Senador por Alagoas e dono de uma esperteza que o levou a presidir o Congresso por várias vezes, Renan Calheiros (MDB) experimentou neste final de semana o reverso da medalha, elevado à condição de grande vilão político nacional, repudiado em redes sociais e em outras manifestações de brasileiros, do Oiapoque ao Chuí e finalmente desmoralizado na tentativa de empalmar mais uma vez o comando de uma instituição que luta para vencer o profundo desgaste enfrentado no cenário nacional. Renan Calheiros é, reconhecidamente, um dos últimos coronéis políticos, versado no varejo das chicanas que o iludiram a ponto de considerar-se um gênio da política. Teve que ser ejetado a fórceps, já que resistiu bravamente na sanha para manejar os cordéis do poder. Desta vez não deu, para o bem do Brasil.
Renan é um dos expoentes da arcaica constelação política que tem dominado o cenário nacional por meio de expedientes excusos. É surpreendente que tenha sobrevivido tanto tempo, a tantos governos, e que até hoje não tenha sido alcançado pelo braço da Lei, a despeito de ter construído, ao invés de uma trajetória digna, um prontuário, com acusações sobre acusações que desfiguram o seu caráter e desnudam a sua personalidade nociva. Renan é um mal para a democracia, porque nunca procurou fazer o bem pelo País ou para o País. É uma excrescência política, que saltou com desenvoltura de governo em governo graças a artimanhas de baixo calão, uma das quais a bajulação. Ou a sabujice.
Remanescente da República do pato laqueado na China que ungiu Fernando Collor para mandar no Brasil por pelo menos 20 anos, Calheiros assistiu, boquiaberto, ao impeachment do parceiro político em menos de dois anos de governo, tragado, na década de 90, pelo esquema PC Farias, de gangsterismo político e que versava sobre tráfico de influência e maquinações de assalto aos cofres públicos para gáudio ou proveito de uma minoria de apaniguados pelo menos assim se julgavam. A sociedade ligou as antenas em tempo hábil e safou-se do esquema escandaloso. Collor cumpriu seu exílio e voltou apagado à ribalta política. Renan, lépido e fagueiro, já identificava com olhos de lince novos candidatos a parceiros, passando por Sarney e por outras raposas políticas carcomidas.
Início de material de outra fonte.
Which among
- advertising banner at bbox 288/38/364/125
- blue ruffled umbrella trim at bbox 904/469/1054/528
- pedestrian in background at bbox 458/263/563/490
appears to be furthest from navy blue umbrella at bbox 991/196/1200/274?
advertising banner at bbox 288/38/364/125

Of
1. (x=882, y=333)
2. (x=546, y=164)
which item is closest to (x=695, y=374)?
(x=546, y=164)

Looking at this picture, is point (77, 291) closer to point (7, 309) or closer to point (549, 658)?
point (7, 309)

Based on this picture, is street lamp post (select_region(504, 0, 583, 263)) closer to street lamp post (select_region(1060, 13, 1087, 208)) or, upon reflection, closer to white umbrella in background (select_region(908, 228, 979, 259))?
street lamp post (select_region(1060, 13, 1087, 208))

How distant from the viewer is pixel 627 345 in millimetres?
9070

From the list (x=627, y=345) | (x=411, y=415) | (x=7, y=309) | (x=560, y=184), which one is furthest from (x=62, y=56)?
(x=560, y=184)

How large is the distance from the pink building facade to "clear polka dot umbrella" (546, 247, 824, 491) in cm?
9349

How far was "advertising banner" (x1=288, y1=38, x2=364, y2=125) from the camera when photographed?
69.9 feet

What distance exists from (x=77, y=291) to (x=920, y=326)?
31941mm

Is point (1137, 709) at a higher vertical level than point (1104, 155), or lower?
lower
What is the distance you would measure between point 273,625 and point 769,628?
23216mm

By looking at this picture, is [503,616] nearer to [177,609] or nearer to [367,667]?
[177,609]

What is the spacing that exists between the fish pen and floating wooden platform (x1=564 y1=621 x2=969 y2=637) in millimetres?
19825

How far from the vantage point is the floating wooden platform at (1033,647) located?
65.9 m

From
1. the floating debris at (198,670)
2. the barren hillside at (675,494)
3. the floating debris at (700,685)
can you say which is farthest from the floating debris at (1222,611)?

Teve a sagacidade de enfronhar-se, inclusive, nos domínios do exigente Partido dos Trabalhadores comandado, da prisão, por Luiz Inácio Lula da Silva e paladino de uma ética que se concentrou no mensalão, no petrolão e em no impeachment de Dilma Rousseff. O que restou de petista no Senado, nessa nova configuração, ensaiou a caminhada para os domínios de Renan Calheiros até render-se à evidência de que não dava mais e de que era preciso mudar o enredo para uma adaptação à nova realidade política, social e cultural imperante no Brasil, com a derrubada de velhos vícios, de antigos costumes que não encontram mais espaço na conjuntura contemporânea. Expurgar Renan do comando do Senado Federal foi tomada como uma questão de honra por grande parte dos segmentos sociais, cansados e chocados com os maneirismos e a pretensa habilidade do provinciano político das Alagoas. O ciclo se fecharia mesmo com a punição de Renan, nos limites da Lei da Ficha Limpa, computadas as dezenas de falcatruas pelas quais é responsabilizado em processos e inquéritos que se abrem e se fecham com uma velocidade estonteante.
A impressão que se tem, depois do desfecho da eleição do Senado que alçou à presidência um desconhecido do grande público, o senador Davi Alcolumbre, é que se aprofunde o isolamento dos Renans que proliferam naquela Casa e também no âmbito da Câmara Federal e que o processo de limpeza e oxigenação dos quadros políticos siga adiante no mesmo compasso do baile da vida que segue. Afinal de contas, o Brasil tem passado, nos últimos anos, por ensaios e testes de experimentos que possam consolidar a modernidade política, virando a página dos escândalos, das falcatruas, das prisões de tipos como Sérgio Cabral, recordista já não mais em mandatos mas em sentenças judiciais. O Brasil passado a limpo sempre foi uma grande aspiração da sociedade, mas também sempre se soube que se tratava de um processo lento e gradual, para o que a opinião pública teria que ter paciência. Os avanços estão se cristalizando, bem ou mal. Mais importante é a conscientização que hoje é jurisprudência quanto à necessidade de transformar a vida pública num sacerdócio, não num negócio, como pregava, décadas atrás, o senador e poeta paraibano Ronaldo Cunha Lima.